This simple notebook is created to compare ways to display distributions. Here in particular I want to show how to compare multiple distributions.

In [None]:
centre1 = [1.0, 1.3, 2.8, 1.8, 4.5, 7.6]
scale1 = [0.6, 0.3, 0.7, 1.5, 1.2, 0.7]
centre2 = [None, None, 0.5, 3.2, None, 2.5]
scale2 = [1.0, 1.0, 0.7, 0.6, 1.0, 0.9]
norm = [1.0, 1.0, 0.8, 1.7, 1.0, 1.0]

N_ref= 100

In [None]:
d = dict()

# I also want to count the total number of data points
n_total_data = 0
for i in range(len(centre1)):
    x_r1 = np.random.normal(centre1[i], scale1[i], size=N_ref)
    if centre2[i] is None:
        pass
    else:
        x_r2 = np.random.normal(centre2[i], scale2[i], size=int(N_ref*norm[i]))
        x_r1 = np.append(x_r1, x_r2)
        
    d[i] = x_r1
    n_total_data += len(x_r1)

## Showing the data fully

This plots points in vertical strips. There are various ways to do this. I will first use a simple approach using matplotlib and then show a more complex, but powerful way to convert the data into a form useful for Seaborn.

In [None]:
fig, ax = plt.subplots(ncols=1)

# I need to know the number of columns to show
n_columns = len(d.keys())
# Allow some jitter to show the data better.
jitter = 0.2

for i in range(n_columns):
    y = d[i]
    x = i+np.random.uniform(size=len(y))*jitter
    ax.scatter(x, y, alpha=0.3)


To show this using `stripplot` in seaborn we need to massage the data a bit. We need now to have one vector with all data and another with the id of each. 

In [None]:
data_vector = np.zeros(n_total_data)
label_vector = np.zeros(n_total_data, int) # This could instead be a string array for instance.

In [None]:
i_start = 0
for i in range(n_columns):
    y = d[i]
    i_end = i_start + len(y)
    data_vector[i_start:i_end] = y
    label_vector[i_start:i_end] = i
    i_start = i_end

In [None]:
ds = {'y': data_vector, 'x': label_vector}

In [None]:
sns.stripplot(x='x', y='y', data=ds)

## Silly histograms

Next, try to compare these by overplotting histograms.

In [None]:
for i in range(len(d.keys())):
    plt.hist(d[i], label="Dist {0}".format(i), alpha=0.5)

plt.legend()

## Layered histograms

We could imagine making multiple histograms that are one above the other.

In [None]:
def plothist(x, bins='auto', yoffset=0, color=None, norm=False, peak=None,
             fill=False, ax=None, **kwargs):
    """Convenience function for manually plotting a histogram
    
    This allows for a flexible baselevel
    """
    
    if ax is None:
        fig, ax = plt.subplots()
    
    yhist, xbins = np.histogram(x, bins=bins, density=norm)
    if peak is not None:
        yhist = peak*yhist/np.max(yhist)

    # But to get the edges of the histogram in the plot,
    # we need to pad these a bit.
    xhist = np.hstack([xbins[0], xbins, xbins[-1]])
    yhist = np.hstack([0, yhist[0], yhist, 0])
    
    try:
        col = kwargs['c']
    except:
        col = None
    
    # Finally, to make a histogram plot we use step and fill_between
    plt.step(xhist, yhist+yoffset, where='pre', **kwargs)
    if fill:
        plt.fill_between(xhist, yhist+yoffset, yoffset, step='pre', color=col)

    return ax




In [None]:
fig, ax = plt.subplots()

y_start = 0
dy = 1.5
for i in range(n_columns):
    plothist(d[i], yoffset=y_start+dy*i, fill=False, ax=ax, peak=1, bins=20)
    
ax.set_ylabel('Distribution number')
ax.set_yticks([])

That is not bad and might often be a good option but it does not summarise things very well.
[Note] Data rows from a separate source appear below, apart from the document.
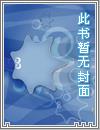 此书暂无封面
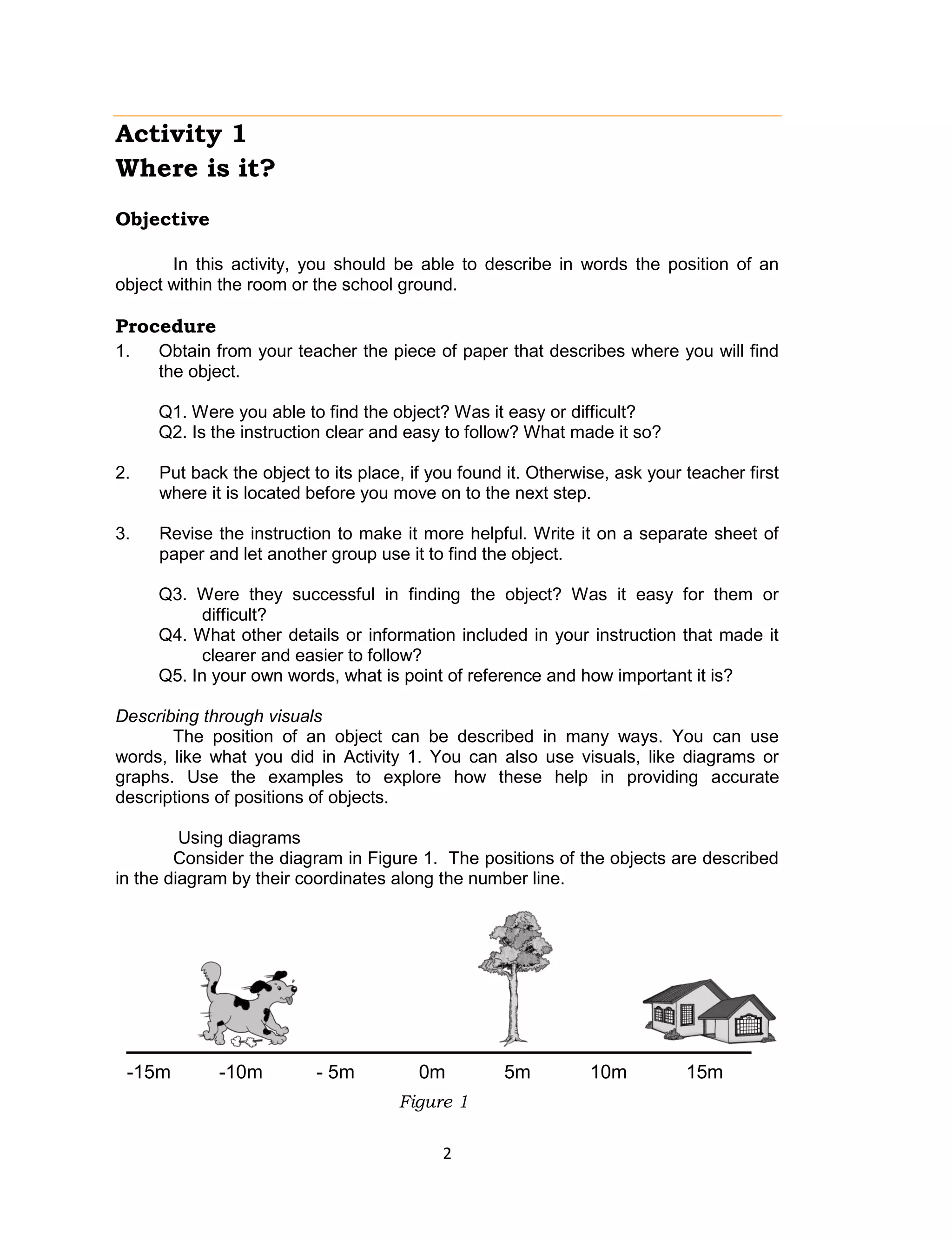 Activity 1
Where is it?

Objective

In this activity, you should be able to describe in words the position of an object within the room or the school ground.

Procedure
1. Obtain from your teacher the piece of paper that describes where you will find the object.

Q1. Were you able to find the object? Was it easy or difficult?
Q2. Is the instruction clear and easy to follow? What made it so?

2. Put back the object to its place, if you found it. Otherwise, ask your teacher first where it is located before you move on to the next step.

3. Revise the instruction to make it more helpful. Write it on a separate sheet of paper and let another group use it to find the object.

Q3. Were they successful in finding the object? Was it easy for them or difficult?
Q4. What other details or information included in your instruction that made it clearer and easier to follow?
Q5. In your own words, what is point of reference and how important it is?

Describing through visuals
The position of an object can be described in many ways. You can use words, like what you did in Activity 1. You can also use visuals, like diagrams or graphs. Use the examples to explore how these help in providing accurate descriptions of positions of objects.

Using diagrams
Consider the diagram in Figure 1. The positions of the objects are described in the diagram by their coordinates along the number line.

-15m -10m - 5m 0m 5m 10m 15m

Figure 1

2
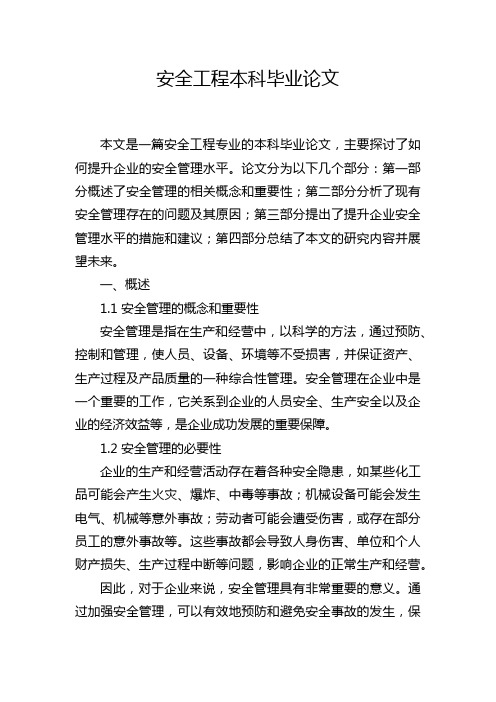 安全工程本科毕业论文

本文是一篇安全工程专业的本科毕业论文，主要探讨了如何提升企业的安全管理水平。论文分为以下几个部分：第一部分概述了安全管理的相关概念和重要性；第二部分分析了现有安全管理存在的问题及其原因；第三部分提出了提升企业安全管理水平的措施和建议；第四部分总结了本文的研究内容并展望未来。

一、概述

1.1 安全管理的概念和重要性

安全管理是指在生产和经营中，以科学的方法，通过预防、控制和管理，使人员、设备、环境等不受损害，并保证资产、生产过程及产品质量的一种综合性管理。安全管理在企业中是一个重要的工作，它关系到企业的人员安全、生产安全以及企业的经济效益等，是企业成功发展的重要保障。

1.2 安全管理的必要性

企业的生产和经营活动存在着各种安全隐患，如某些化工品可能会产生火灾、爆炸、中毒等事故；机械设备可能会发生电气、机械等意外事故；劳动者可能会遭受伤害，或存在部分员工的意外事故等。这些事故都会导致人身伤害、单位和个人财产损失、生产过程中断等问题，影响企业的正常生产和经营。

因此，对于企业来说，安全管理具有非常重要的意义。通过加强安全管理，可以有效地预防和避免安全事故的发生，保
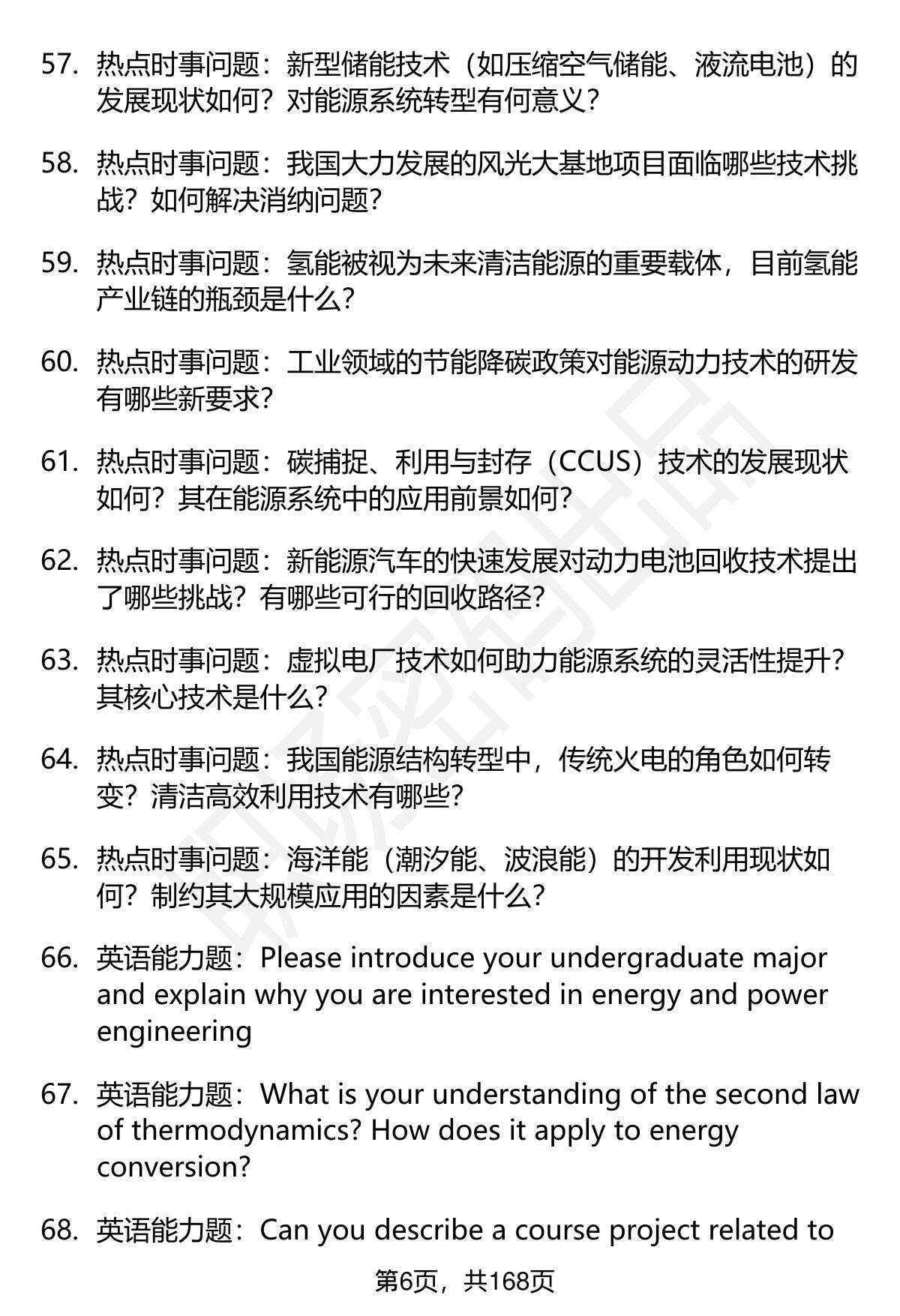 57. 热点时事问题：新型储能技术（如压缩空气储能、液流电池）的发展现状如何？对能源系统转型有何意义？

58. 热点时事问题：我国大力发展的风光大基地项目面临哪些技术挑战？如何解决消纳问题？

59. 热点时事问题：氢能被视为未来清洁能源的重要载体，目前氢能产业链的瓶颈是什么？

60. 热点时事问题：工业领域的节能降碳政策对能源动力技术的研发有哪些新要求？

61. 热点时事问题：碳捕捉、利用与封存（CCUS）技术的发展现状如何？其在能源系统中的应用前景如何？

62. 热点时事问题：新能源汽车的快速发展对动力电池回收技术提出了哪些挑战？有哪些可行的回收路径？

63. 热点时事问题：虚拟电厂技术如何助力能源系统的灵活性提升？其核心技术是什么？

64. 热点时事问题：我国能源结构转型中，传统火电的角色如何转变？清洁高效利用技术有哪些？

65. 热点时事问题：海洋能（潮汐能、波浪能）的开发利用现状如何？制约其大规模应用的因素是什么？

66. 英语能力题：Please introduce your undergraduate major and explain why you are interested in energy and power engineering

67. 英语能力题：What is your understanding of the second law of thermodynamics? How does it apply to energy conversion?

68. 英语能力题：Can you describe a course project related to

第6页，共168页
## Better options - error bars and box plots

We can summarise things in simple ways - that gives us error bars, and the next step is box plots.

In [None]:
stdevs = np.zeros(n_columns)
means = np.zeros_like(stdevs)
for i in range(n_columns):
    stdevs[i] = np.std(d[i])
    means[i] = np.mean(d[i])

xplot = np.arange(n_columns)
plt.errorbar(xplot, means, stdevs, fmt='o', marker='o', capsize=3)

But that throws away a lot of information and makes it seem as if the errors are symmetric. We can of course improve on this, but let us instead move to box plots.

In [None]:
l = [d[i] for i in range(n_columns)]

In [None]:
sns.boxplot(data=l)

In [None]:
sns.violinplot(data=l, density_norm='width')

# Trying out 

A set of 13 datasets. The command to download the file in Colab is below - if you are running off your own machine, just copy or link the file into the directory with the notebook.

Calculate summary statistics (mean, standard deviation, correlation coefficient, maybe a linear fit) for each dataset - what do you conclude?

In [None]:
!wget --quiet -O several_datasets.tsv https://github.com/jbrinchmann/MLD2025/blob/main/Datafiles/several_datasets.tsv

Astropy's table package might be a good way to read it in:

In [None]:
from astropy.table import Table
t = Table().read("several_datasets.tsv", format="ascii.fast_tab")